5 Responses to 21.7.39.

  1. Pingback: 3rdBlog from the….. » Blog Archive » Vicarious Ephemera

  2. Max says:

    Assassination in Eastern Europe, a controversial Italian leader, trouble in Ethiopia, Trots infiltrating a political party, and the Daily Telegraph banging on about illegal immigration. So what’s new?

    Max

  3. cliff says:

    Max If you Really want a mirror of history check out the newspapers from the 1930’s!

    Its quite telling how similar things are to today.

    http://newsfrom1930.blogspot.com/

    Stay short! =P

  4. david walsh says:

    Fascinating to see that a certain Mr Philby was contesting the Hythe by-election for a facist party ? I am sure i have heard that name somewhere before…. was it daddy ?

  5. Martin says:

    It looks as if it was:

    “Harry St. John Bridger Philby CIE (3 April 1885 – 30 September 1960), also known as Jack Philby or Sheikh Abdullah (الشيخ عبدالله), his Arabic name, was an Arabist, explorer, writer, and British colonial office intelligence officer. He was born at St. John’s, Badulla, Ceylon (now called Sri Lanka), and educated at Westminster School and Trinity College, Cambridge, where he studied oriental languages under E.G. Browne, and was a friend and classmate of Jawaharlal Nehru, later prime Minister of India. Philby’s son Kim Philby became famous for being a British intelligence agent who was a double agent for the Soviet Union.”

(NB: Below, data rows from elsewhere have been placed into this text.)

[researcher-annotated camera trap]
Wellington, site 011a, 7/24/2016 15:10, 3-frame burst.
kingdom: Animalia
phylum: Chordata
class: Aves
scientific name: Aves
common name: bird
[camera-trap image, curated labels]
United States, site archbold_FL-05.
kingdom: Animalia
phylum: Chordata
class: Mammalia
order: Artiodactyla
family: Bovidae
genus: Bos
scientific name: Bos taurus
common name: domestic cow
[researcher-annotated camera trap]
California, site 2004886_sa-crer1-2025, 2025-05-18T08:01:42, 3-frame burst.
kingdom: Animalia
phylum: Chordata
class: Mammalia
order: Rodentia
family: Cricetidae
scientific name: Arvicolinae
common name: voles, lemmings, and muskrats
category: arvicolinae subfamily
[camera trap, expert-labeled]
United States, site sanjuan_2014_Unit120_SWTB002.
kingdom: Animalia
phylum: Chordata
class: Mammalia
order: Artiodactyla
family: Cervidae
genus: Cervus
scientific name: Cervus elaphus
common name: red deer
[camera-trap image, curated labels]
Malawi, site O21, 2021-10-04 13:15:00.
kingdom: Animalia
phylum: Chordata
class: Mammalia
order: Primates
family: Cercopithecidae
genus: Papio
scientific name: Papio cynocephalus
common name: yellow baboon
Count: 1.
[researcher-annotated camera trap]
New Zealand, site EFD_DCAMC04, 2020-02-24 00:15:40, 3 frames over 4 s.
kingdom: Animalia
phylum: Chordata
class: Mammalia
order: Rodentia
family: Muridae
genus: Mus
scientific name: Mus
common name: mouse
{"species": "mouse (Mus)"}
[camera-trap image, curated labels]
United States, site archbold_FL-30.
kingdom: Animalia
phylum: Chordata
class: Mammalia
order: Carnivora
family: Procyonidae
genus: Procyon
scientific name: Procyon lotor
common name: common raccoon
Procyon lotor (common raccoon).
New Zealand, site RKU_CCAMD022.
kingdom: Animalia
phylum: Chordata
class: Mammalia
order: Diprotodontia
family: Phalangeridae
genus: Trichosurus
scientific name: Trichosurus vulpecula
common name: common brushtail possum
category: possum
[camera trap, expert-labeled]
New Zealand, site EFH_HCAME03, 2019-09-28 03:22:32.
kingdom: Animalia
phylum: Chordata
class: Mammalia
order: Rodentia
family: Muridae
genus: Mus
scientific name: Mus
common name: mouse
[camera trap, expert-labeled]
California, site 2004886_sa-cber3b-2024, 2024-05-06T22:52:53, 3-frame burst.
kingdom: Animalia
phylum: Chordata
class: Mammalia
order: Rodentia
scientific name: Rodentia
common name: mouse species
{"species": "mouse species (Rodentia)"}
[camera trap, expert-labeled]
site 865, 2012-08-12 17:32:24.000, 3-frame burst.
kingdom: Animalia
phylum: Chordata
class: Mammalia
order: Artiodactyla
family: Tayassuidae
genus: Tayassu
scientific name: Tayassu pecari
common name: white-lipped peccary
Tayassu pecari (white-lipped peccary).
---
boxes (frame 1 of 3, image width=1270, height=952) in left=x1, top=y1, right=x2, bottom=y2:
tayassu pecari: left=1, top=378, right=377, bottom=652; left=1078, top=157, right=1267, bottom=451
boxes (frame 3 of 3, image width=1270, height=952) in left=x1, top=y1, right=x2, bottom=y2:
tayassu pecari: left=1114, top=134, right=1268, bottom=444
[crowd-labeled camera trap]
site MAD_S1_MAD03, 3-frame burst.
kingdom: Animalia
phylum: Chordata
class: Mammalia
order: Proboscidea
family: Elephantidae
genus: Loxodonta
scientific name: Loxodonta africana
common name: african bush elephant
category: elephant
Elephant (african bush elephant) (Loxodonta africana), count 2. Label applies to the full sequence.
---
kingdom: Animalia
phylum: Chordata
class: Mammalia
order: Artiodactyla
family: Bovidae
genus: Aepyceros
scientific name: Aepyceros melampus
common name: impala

    “Meanwhile Philby ran for election to the House of Commons for the British People’s Party declaring, “no cause whatever is worth the spilling of human blood” and “protection of the small man against big business”. He lost and soon thereafter the war began. Because of his activities, when he travelled to Bombay he was arrested on 3 August 1940 under Defence Regulation 18B and taken to England.
    Friends such as John Maynard Keynes intervened, and after seven months he was released; it is not known precisely who arranged this. Shortly thereafter Jack Philby recommended his son Kim to Valentine “Vee Vee” Vivian, MI6 deputy chief, who recruited him into the British secret service.”